CyberArk interviewed 373 IT security executives and other senior management from North America, Europe and the Asia-Pacific and nearly 70 percent said that NSA leaks by Edward Snowden and the recent spike in point-of-sale breaches has had the biggest impact on their business’s security strategy.
As a result, organizations are making more room in the budget for security.
“In the past, we [mostly] saw that from companies that were breached,” Bosnian said. “Now we’re seeing it from companies that have not been breached, but are saying, we don’t want to be that [organization].”
Breaches are often thought to be the result of attackers forcing their way in from outside the organization’s perimeter, but that is not always the case. 52 percent of respondents believe an attacker is already present on their network, or has been in the past year – the idea of the insider breach.
The issue is compounded because 44 percent of respondents believe attacks reaching the privileged account takeover stage are the most difficult to detect, respond to and remediate, whereas 29 percent believe that honor goes to the malware implementation stage.
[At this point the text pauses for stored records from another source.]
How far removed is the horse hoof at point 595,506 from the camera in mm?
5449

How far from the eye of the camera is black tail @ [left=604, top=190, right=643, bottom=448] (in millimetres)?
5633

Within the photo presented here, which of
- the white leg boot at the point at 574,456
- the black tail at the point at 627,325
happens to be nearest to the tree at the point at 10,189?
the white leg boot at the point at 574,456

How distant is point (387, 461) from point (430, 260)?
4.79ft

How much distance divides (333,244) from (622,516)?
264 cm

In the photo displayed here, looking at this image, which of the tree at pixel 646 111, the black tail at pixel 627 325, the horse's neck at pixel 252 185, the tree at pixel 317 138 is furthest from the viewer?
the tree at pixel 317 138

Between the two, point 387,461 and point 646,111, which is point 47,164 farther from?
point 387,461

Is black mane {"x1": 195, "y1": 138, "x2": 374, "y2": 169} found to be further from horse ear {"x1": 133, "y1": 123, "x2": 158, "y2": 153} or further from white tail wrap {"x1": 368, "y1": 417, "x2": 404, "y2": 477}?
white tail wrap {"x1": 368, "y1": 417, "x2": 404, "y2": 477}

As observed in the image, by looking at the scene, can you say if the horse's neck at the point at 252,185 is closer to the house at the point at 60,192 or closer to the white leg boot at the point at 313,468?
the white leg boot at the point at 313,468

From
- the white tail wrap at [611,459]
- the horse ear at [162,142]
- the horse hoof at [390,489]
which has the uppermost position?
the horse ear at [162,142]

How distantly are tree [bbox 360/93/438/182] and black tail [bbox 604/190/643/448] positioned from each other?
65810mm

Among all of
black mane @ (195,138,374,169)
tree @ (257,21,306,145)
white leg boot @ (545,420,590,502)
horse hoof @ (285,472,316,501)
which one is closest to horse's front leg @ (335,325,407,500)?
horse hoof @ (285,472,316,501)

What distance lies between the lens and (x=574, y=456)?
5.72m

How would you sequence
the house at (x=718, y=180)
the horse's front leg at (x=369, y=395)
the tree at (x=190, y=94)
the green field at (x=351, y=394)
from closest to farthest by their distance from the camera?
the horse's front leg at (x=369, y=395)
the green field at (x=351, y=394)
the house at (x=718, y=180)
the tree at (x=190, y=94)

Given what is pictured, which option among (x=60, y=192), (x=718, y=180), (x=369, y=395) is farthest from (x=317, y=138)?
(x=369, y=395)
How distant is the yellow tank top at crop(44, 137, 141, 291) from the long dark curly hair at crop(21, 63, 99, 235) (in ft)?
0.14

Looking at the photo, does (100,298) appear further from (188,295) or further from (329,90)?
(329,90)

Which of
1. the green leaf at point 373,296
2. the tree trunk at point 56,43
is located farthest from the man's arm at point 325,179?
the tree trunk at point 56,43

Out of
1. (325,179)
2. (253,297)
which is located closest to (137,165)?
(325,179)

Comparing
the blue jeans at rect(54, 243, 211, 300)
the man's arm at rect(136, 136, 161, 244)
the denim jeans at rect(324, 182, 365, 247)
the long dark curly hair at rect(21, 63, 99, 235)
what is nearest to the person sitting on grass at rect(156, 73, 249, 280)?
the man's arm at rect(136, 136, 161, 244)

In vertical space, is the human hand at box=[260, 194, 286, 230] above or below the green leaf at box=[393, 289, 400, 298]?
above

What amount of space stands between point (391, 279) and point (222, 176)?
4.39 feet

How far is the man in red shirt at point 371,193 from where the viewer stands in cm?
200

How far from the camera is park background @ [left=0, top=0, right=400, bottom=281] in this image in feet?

“[The privileged account] is a shared account designed to be used by the mechanics of that system so they can do work in an easy way,” Bosnian said. “It’s a combination of power and anonymity. For an organization to try [to detect abuse], it needs to determine what activity in the environment is abnormal.”
The idea of third-party privileged access is also concerning – 60 percent of respondents indicated that their businesses allow vendors to access internal networks and, of those, 58 percent said they have no confidence that the vendors are securing and monitoring privileged access to their network.
So, whose responsibility is it to ensure a secure network?
“The company can say that the vendor needs to secure access to its network, but the responsibility really falls on the company,” Bosnian said. “The company needs to make sure it is done right.”
When asked about other trends shaping security strategies, 30 percent of respondents said Bring Your Own Device (BYOD), 26 percent said cloud computing and 21 percent said regulatory compliance. Additionally, 31 percent of businesses have already deployed security analytics in some form, 23 percent are planning to do so in the next year, and 33 percent have no plans to introduce security analytics.
The survey “shows an industry that, in my mind, is moving in a healthier direction than it was three or four years ago,” Bosnian said.